After our guests left (no sense in stopping a great playdate), I got out some buckets, spread out the mess and directed the kids to start sorting and filling. Levi was to collect the potato head's and play food. Ruby the clothing, socks, swim suits and underwear-yes they even emptied the shelves/drawers from thier closet. I was getting the books and cars and music stuff. Finn was just supposed to look cute and not eat the minuscule bits and pieces of Ruby's play sets.
Seriously can we talk about this for a second? What is it with these things? I'm not sure if anyone out there has any pull in the toy industry but can somebody please do something about the million piece play sets that are marketed to little girls? Most of them I are even too small to see let alone play with.
They are so small that they are usually unnoticed until we hear the chunk-clink-clink as they are hurled into the canister of the vacuum.

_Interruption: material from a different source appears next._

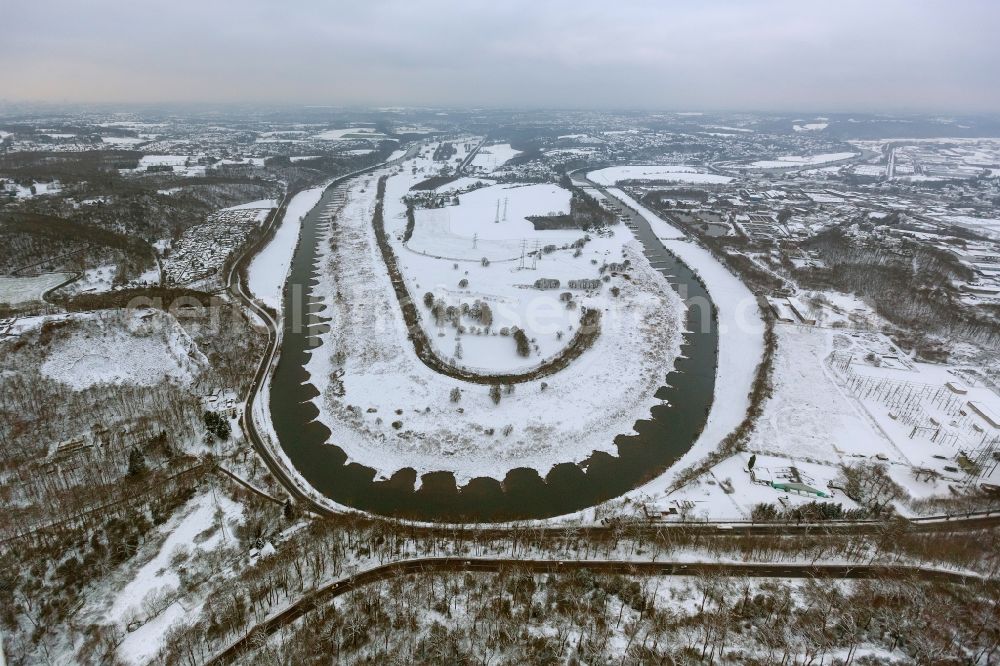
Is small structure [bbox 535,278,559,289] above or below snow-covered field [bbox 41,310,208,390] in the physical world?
above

At which point tears are shed over such a loved item. Thus causing me to rifle through the filth and find the neglected treasure. In case you have all boys or no idea what I am talking about here is a visual:
I included a dime,
you know the original choking hazard, in the picture so you could have a reference for how small these items really are. I love the reality of these sets.
Please notice the tiny hypodermic needles, they came with a mini vet set and are half the size of the doll's arm. How is a doll supposed to administer a shot when the needle is the same size as her arm? I am also in awe of the tiny tea cups. I love that they have handles. As if you could actually use them! You would need to use a tweezers just to hold them up for your tiny dolly to take a sip! Of course all of this logic is lost on my child. She love the stuff. The smaller the better.
Now back to the pile. I'm feeling as though the original picture did not accurately convey the height of the pile. As we began to sort through it, it became to look something like this:
The plus side is that I had been meaning to sort through the toys in their room but was overwhelmed at the thought of starting. I could have been mad. I could have been embarrassed that they did this with company. I could have lost my cool. Or I could just go with it.
This was just the push I needed. I may not have the road map for life I was hoping for but at least I have something to distract me for a couple of days. And the kids room will be organized just in time to make room for new Christmas additions! I'll consider this an unexpected answer to prayer.